Count the lines of the material below that contain the string "potted". Reply with the number only.

---- Excerpted data

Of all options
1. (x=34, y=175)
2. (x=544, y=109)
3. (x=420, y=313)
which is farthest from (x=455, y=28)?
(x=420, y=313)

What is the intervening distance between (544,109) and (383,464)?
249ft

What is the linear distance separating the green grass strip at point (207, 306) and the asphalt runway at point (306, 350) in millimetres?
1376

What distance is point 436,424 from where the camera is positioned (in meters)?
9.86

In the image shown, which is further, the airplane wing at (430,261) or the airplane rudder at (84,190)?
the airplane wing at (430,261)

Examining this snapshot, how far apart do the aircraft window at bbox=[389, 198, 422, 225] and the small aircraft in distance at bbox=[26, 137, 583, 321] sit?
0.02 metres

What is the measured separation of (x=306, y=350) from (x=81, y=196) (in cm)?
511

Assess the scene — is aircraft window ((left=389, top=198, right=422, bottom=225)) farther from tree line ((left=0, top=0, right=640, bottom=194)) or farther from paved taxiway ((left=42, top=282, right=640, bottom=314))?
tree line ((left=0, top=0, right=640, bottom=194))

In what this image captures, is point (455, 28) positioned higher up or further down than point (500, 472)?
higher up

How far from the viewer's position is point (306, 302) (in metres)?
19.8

--------
---- Excerpted data

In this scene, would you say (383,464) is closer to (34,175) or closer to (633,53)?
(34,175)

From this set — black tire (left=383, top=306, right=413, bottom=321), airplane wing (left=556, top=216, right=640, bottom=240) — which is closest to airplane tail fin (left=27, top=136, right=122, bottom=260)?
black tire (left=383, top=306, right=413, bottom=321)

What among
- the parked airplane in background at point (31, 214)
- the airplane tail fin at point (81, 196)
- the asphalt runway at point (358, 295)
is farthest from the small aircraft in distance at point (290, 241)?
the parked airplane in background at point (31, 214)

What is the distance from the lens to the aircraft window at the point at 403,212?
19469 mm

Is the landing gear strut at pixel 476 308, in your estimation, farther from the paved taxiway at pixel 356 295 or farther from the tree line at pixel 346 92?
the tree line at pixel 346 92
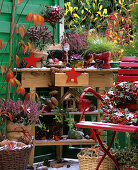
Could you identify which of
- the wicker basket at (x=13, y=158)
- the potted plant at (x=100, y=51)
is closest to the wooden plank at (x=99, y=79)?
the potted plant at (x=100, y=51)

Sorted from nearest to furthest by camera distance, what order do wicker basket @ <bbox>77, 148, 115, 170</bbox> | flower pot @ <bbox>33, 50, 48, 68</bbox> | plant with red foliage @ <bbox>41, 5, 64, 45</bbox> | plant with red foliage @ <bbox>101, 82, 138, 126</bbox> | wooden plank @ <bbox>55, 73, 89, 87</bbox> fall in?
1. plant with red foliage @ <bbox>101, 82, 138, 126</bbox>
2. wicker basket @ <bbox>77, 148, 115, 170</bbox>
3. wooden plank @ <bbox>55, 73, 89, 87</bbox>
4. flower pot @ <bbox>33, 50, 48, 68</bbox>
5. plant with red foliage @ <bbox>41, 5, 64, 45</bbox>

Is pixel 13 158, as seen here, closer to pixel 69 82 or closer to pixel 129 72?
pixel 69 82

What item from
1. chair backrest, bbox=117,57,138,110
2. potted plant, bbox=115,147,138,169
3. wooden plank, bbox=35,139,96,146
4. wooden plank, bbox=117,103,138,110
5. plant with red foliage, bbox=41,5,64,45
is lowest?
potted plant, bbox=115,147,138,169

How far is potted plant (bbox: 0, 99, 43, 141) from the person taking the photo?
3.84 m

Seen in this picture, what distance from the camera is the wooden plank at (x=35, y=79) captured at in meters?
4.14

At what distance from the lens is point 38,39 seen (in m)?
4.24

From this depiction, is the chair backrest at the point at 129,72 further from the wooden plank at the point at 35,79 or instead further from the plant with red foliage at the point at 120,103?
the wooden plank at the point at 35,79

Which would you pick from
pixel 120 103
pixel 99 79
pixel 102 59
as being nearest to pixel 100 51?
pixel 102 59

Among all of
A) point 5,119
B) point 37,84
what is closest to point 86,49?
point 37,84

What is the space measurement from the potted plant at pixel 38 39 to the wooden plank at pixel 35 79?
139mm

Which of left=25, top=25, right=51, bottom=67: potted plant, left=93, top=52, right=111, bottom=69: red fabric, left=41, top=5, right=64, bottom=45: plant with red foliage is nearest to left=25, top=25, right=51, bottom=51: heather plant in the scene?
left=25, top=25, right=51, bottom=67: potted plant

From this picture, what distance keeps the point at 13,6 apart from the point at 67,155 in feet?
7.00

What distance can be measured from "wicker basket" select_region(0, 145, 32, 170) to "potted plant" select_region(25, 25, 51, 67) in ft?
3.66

--------

» **Answer to the task**
9